Gustav Steinbrecht, 1885


Nur ein Beispiel einer " innovativen Lehre" in der Geschichte der Reitkunst: "Obgleich nun Baucher in arroganter Sprache sämmtliche Stallmeister alter und neuer Zeit, nicht nur Frankreichs, sondern aller Staaten, als unwissende und nichtdenkende Reiter schildert , sich als die Sonne der Reiterwelt aufstellt und alle bisher bestandenen Prinzipien umzustoßen bemüht war, so bewiesen dennoch alle angestellten Versuche und die aus diesen hervorgegangnen Resultate , " daß die in seiner Methode enthaltenen guten Prinzipien längst gekannt, und seine neuen sich wohl zur Dressur und Produktion seiner Kunstpferde im Circus, doch nicht zur Dressur eines Kampgnepferdes, das im Freien getummelt werden soll, eigneten , sich für das letzte sogar im höchsten Grade nachtheilig heraustellte." [...] Baucher`s Methode wurde, in Folge ihrer Unzweckmäßigkeit, in Frankreich, wo sie versuchsweise in mehreren Regimentern der Armee eingeführt war, wieder aufgehoben und erfuhr auch in allen anderen Staaten nach Überzeugung unbefriedigender Resultate, keine fernere Beachtung ",  rüssiert Seidler, einer der schärfsten Kritiker Bauchers. Letzterer war bekannt für sein hervorragendes Timing im Umgang mit dem Pferd, das keine Chance hatte,seiner Einwirkung zu entgehen: er rühmte sich, jedes Pferd innerst kurzer Zeit zu brechen, um es reitbar zu machen.  Das hat mit Arbeit zum Benefit des Pferdes nichts zu tun.

Stressgesicht, aufgrissenes Maul , voll angezogene Kandare, Spannung im gesamten Pferdekörper: mit der Anmut und "Zierlichkeit" der "tanzenden" Pferde überhaupt nicht zu vergleichen und heute kein Vorbild mehr für denkende und fühlende Pferdebesitzer !

Er predigte zwar Leichtigkeit, aber zeitgenössische Malereien halten fest, mit welchen Methoden er sich in die Lage versetzte, sich PFerde gefügig zu machen. " Effet d´Énsemble"- der gleichzeitige volle Einsatz von Gebiss und Sporn,  "Cession de machoir "- das manipulative passive Bewegen des Unterkiefers, der es dem Pferd unmöglich machen sollte, Spannung gegen die Hand zu zeigen: diese und weitere  von Baucher beschriebene und angewandte Techniken, die das Pferd in den völligen Gehorsam des Reiters bringen sollten, galten zu seiner Zeit schon als sehr umstritten, weil sie dem PFerd seine natürlichen Kräfte und Gänge nahmen und dem PFerd vor allem mental großen Schaden zufügen. Einen Dialog auf Augenhöhe suchen wir hier vergeblich. Trotzdem hat Baucher bis in die heutige Zeit Anhänger, die ihn geradezu mystifizieren und das als Bauchers Erkenntnisse hochhalten, was wir bei genauem Hinsehen schon bei etlichen Reitmeistern vor ihm finden- bloß weniger kompliziert oder aber konkreter beschrieben.

→ **ZU LÖSENDE AUFGABEN**
[1] Beantworte zum Text über Bauchers Reitmethode diese Fragen:
(a) In welchem Land wurde Bauchers Methode versuchsweise in mehreren Regimentern der Armee eingeführt?
(b) Was ist laut Text mit „Cession de machoir“ gemeint?
(c) Wessen rühmte sich Baucher im Umgang mit Pferden?
[2] Führe den Text über Bauchers Reitmethode im Anschluss an seinen letzten Satz weiter.

→ **GESAMMELTES MATERIAL**
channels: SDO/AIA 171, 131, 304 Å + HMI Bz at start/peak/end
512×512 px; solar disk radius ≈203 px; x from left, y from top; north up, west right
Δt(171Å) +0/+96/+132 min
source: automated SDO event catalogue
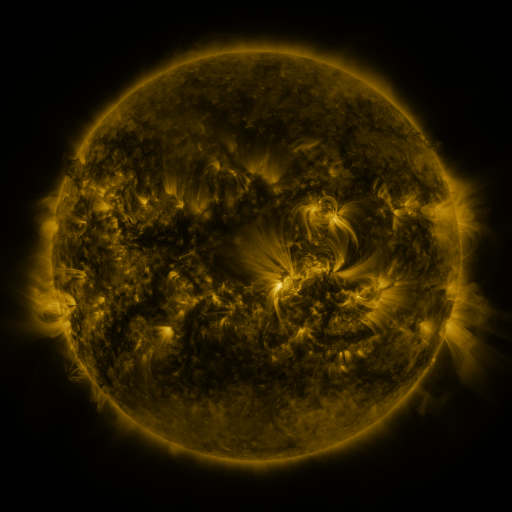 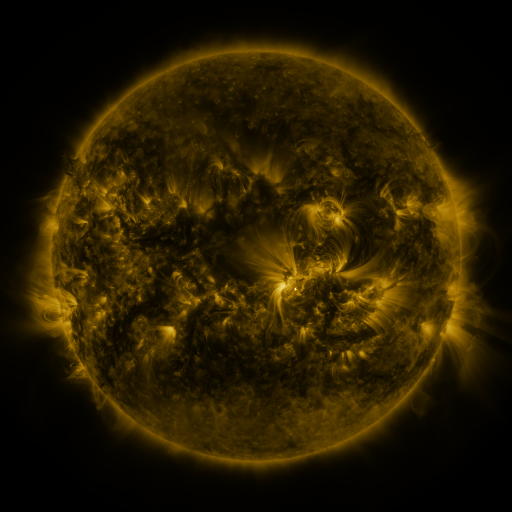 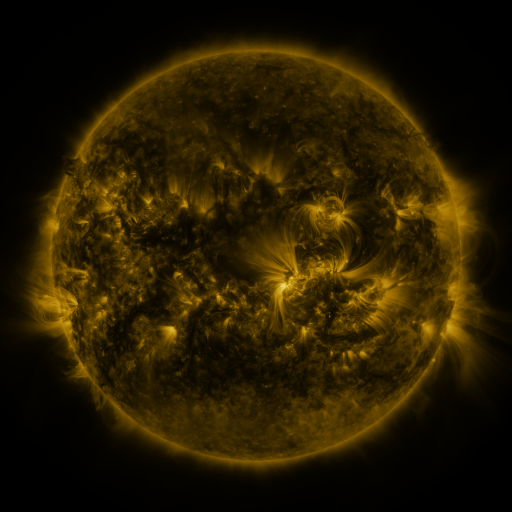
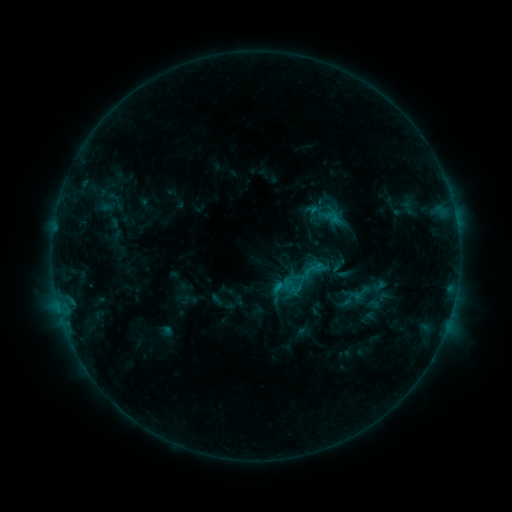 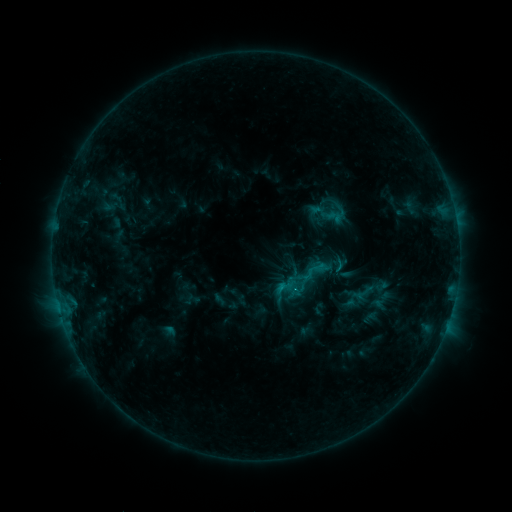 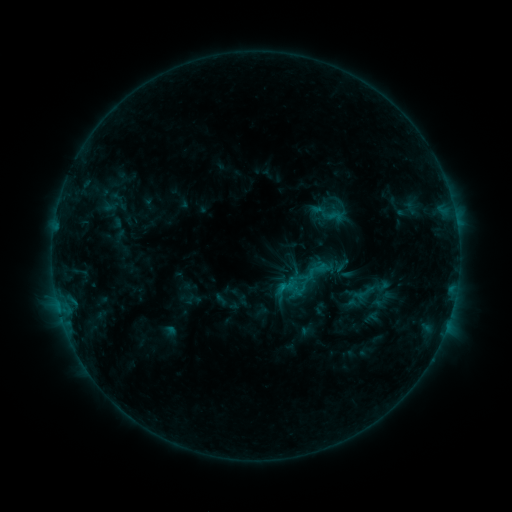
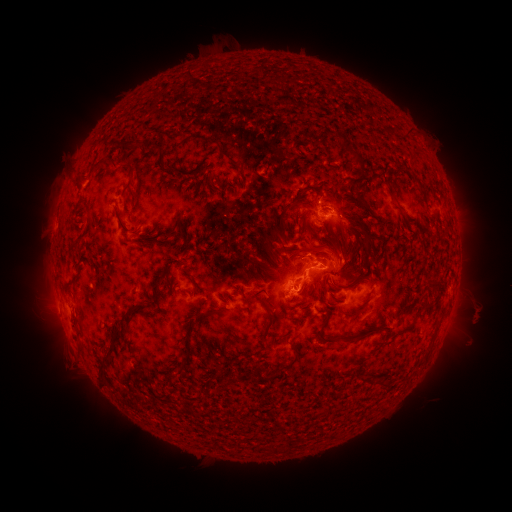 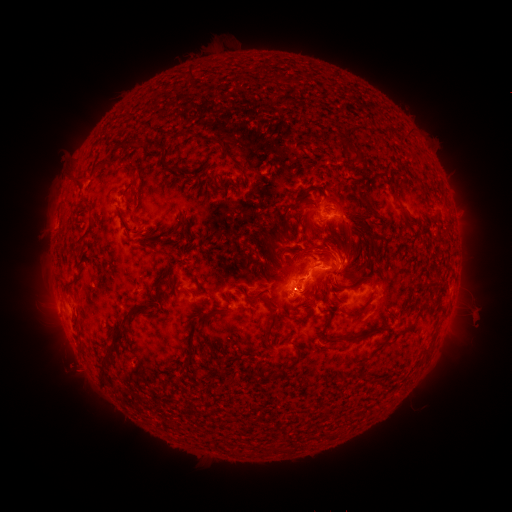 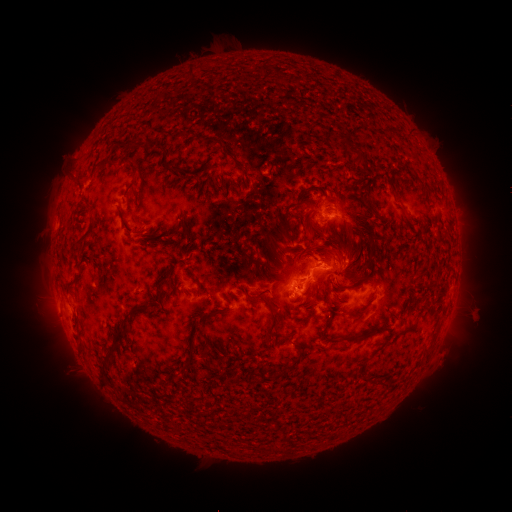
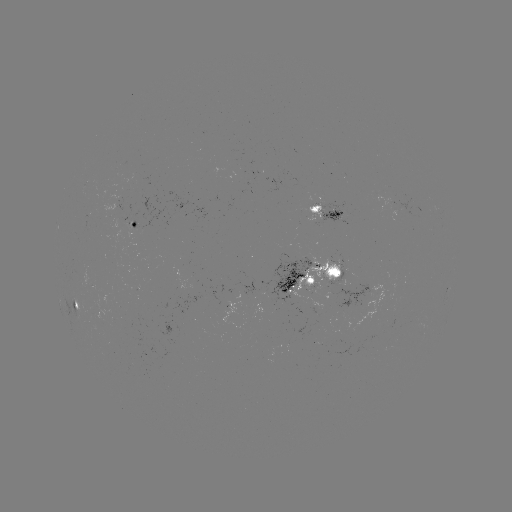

→ **ANTWORTEN NACHEINANDER**
[1]
(a) In Frankreich.
(b) Das manipulative passive Bewegen des Unterkiefers, das es dem Pferd unmöglich machen sollte, Spannung gegen die Hand zu zeigen.
(c) Er rühmte sich, jedes Pferd in kürzester Zeit zu brechen, um es reitbar zu machen.

[2]
Das Pferd, dessen Wohl ja eigentlich der Sinn eines jeden Trainings ist- oder zumindest aus ethischer Sich sein sollte- gerät bei diesen Dingen oft in den Hintergrund. Das Hinsehen, das ehrliche Reflektieren geht verloren. Der Blick über den Tellerrand wird plötzlich zum Verstoß, jede Kritik ist verboten, denn der Weg zur Erlösung ist ja klar vorgezeichnet...schweift vom Thema PFerdeausbildung ab? Ja, nicht wahr? Geht es überhaupt um Pferdeausbildung dabei?


Flexionen des Halses wie hier bei J. Fillis, einem glühenden Nachahmer Bauchers,  ein Abbiegen an der Halsbasis ist das Gegenteil von dem, was die Alten Meister in Renaissance und Barock lehren und wozu die Reitkunst ganz kurz nach Baucher wieder zurückkehrte: das Pferd sollte im Halsansatz " stet" sein. Nur so, wissen wir heute dank bildgebender Verfahren zB rings um die Erforschung der Faszien, bleiben die Strukturen, die den Brustkorb des Pferdes tragen, gesund und das Pferd kann sogar mit einem Reitergewicht belastet werden.

Schon im Stand wird eindrücklich geformt : form follows function ist einer der wichtigsten Grundsätze der Faszienarbeit. Die Strukturen, die wir im Stand schulen, müssen gesunde Bewegung und optimale Versorgung des Gewebes herstellen...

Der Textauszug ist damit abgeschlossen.